_課題一覧_:
a) iriについての文章によると、kan sanoはどのアルバムの何曲でトラックを提供しているか。
b) iriについての文章の最後の文に続けて、その先を書くこと。

===== 本文抜粋 =====

だから言ってしまえば、老若男女どの世代にも何かしら心に響くものがある(かもしれない)、それがiriの作品なのである。まあ、恋愛に関する詞が多いので、同世代の女性に特に伝わりやすいだろうけれど。でも捉えようである。様々な捉え方ができるというのも、iriの詞の美点なのだ。


また、バックアップするトラックメイカー陣もなかなかのメンツである。これまたこのブログに度々登場するkan sanoも3rdアルバム『shade』の中の2曲でトラックを提供している。そのほかも、大沢伸一(!!)やら「水曜日のカンパネラ」のケンモチヒデフミやらtofubeatsやらmabanuaにgrooveman spotまで(グルスポさんに昔DJいいねって言われたのがちょっとした自慢)。そうそうたるメンツ。

===== 保存データ =====

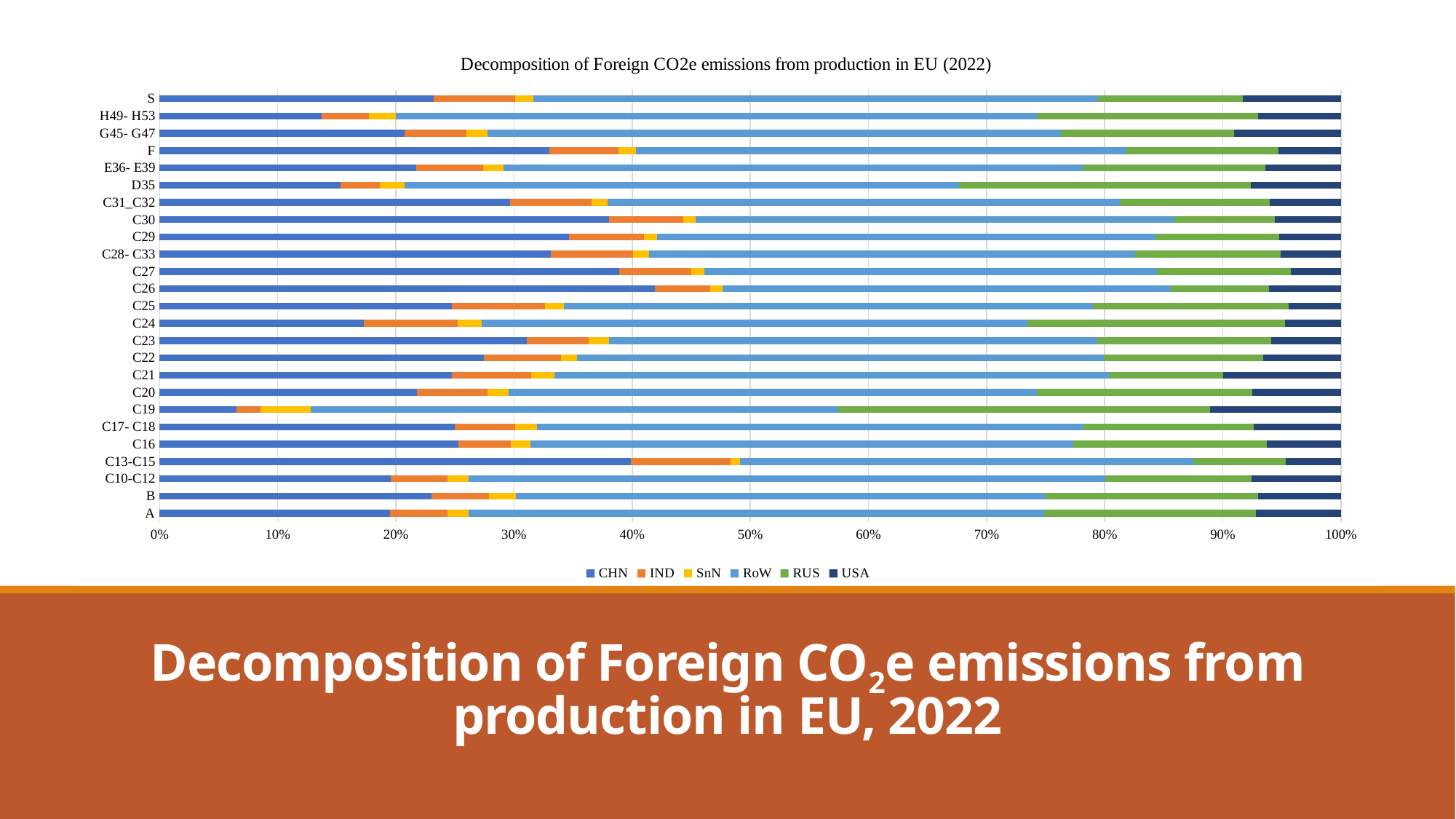
Is the CHN share for C19 greater or less than 10%? less What does each stacked bar total on the x axis? 100% Which category has the smallest CHN share? C19 Which has the larger CHN share, F or H49- H53? F Which series is shown in green in the legend? RUS What kind of chart is shown on the slide? stacked bar chart How many series does the legend list? 6 Is the CHN share for D35 greater or less than 20%? less How many categories (bars) are plotted on the chart? 25 Is the CHN share for C26 greater or less than 40%? greater Which has the larger RUS share, C19 or C26? C19 What is the title of the chart? Decomposition of Foreign CO2e emissions from production in EU (2022)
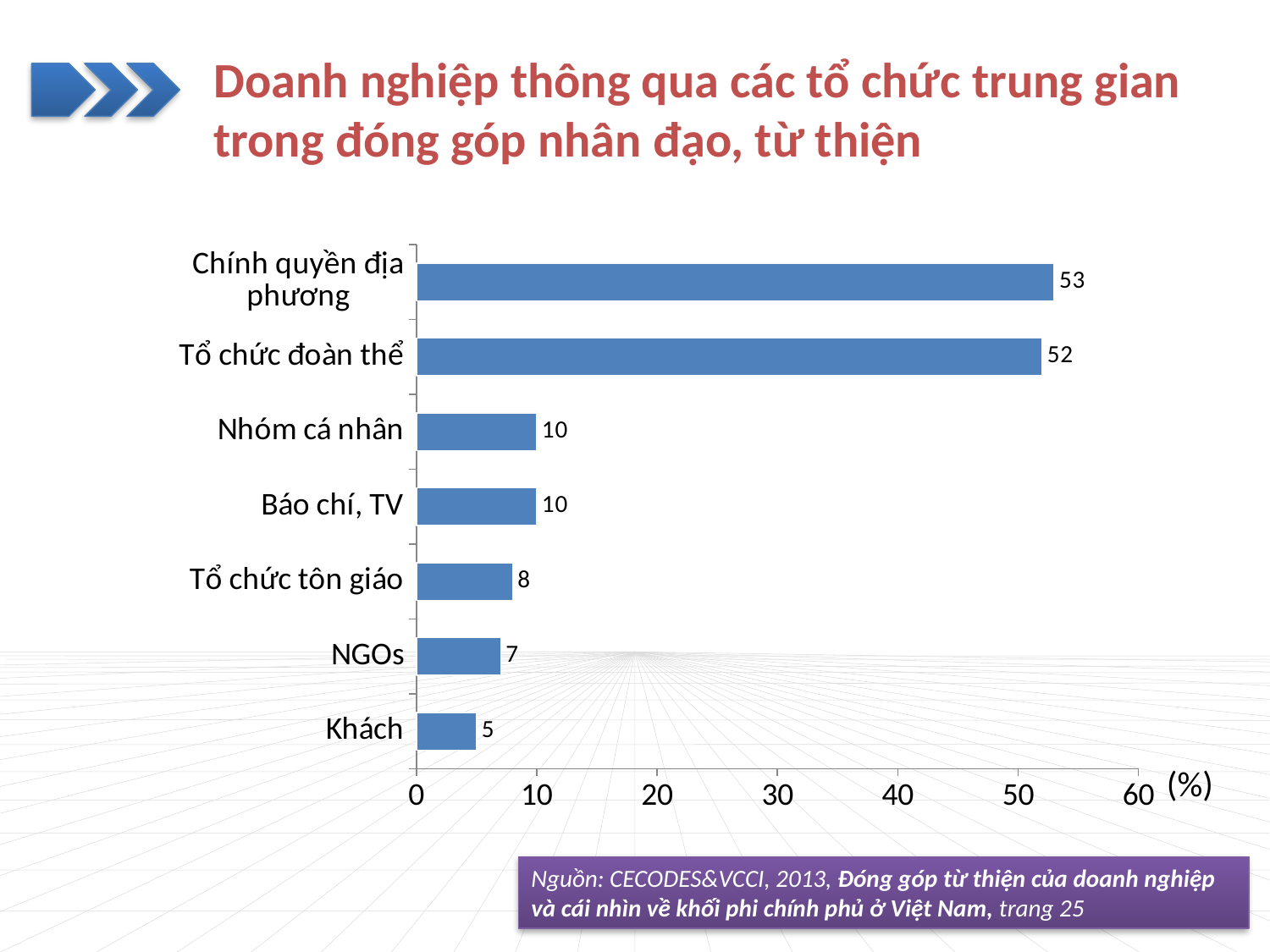
What kind of chart is shown on the slide? Bar chart What is the value for Chính quyền địa phương? 53 What unit is shown at the end of the horizontal axis? (%) How many categories are shown in the chart? 7 Which category has the lowest value? Khách What is the difference between the values for Chính quyền địa phương and Tổ chức đoàn thể? 1 What is the value for Tổ chức đoàn thể? 52 What is the value for NGOs? 7 What is the value for Khách? 5 What is the difference between the values for Nhóm cá nhân and Khách? 5 Which category has the highest value? Chính quyền địa phương Which is larger, the value for Tổ chức tôn giáo or the value for NGOs? Tổ chức tôn giáo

=====

_結果一覧_:
a) 3rdアルバム『shade』の中の2曲。

b)
まあこの辺はまた別の機会に書きたいと思う。


ということで、思いつくままつらつらと書いてきたけれど、そんな僕のくだらない「行き場のない言葉はいらない(「night dream」の歌詞)」のであって、とにかく聴いてみればいいじゃんというだけのことである。

iriの持つ魅力的な歌声と、彼女の「行き場のある言葉」は音楽となって、きっとあなたの心に響くだろう。

他人なんか気にせず、とりあえず踊ろうよ。iriの言葉と、音楽と。

とかなんとか。

深夜東京ダンスホール 光見つめわたしは踊る
脳内胴体リズム体 これが私と叫びたい
笑われたって嫌じゃない 飽きられるほど踊りたい
私は私で意義がある 言葉にならない意義がある
(半疑じゃない)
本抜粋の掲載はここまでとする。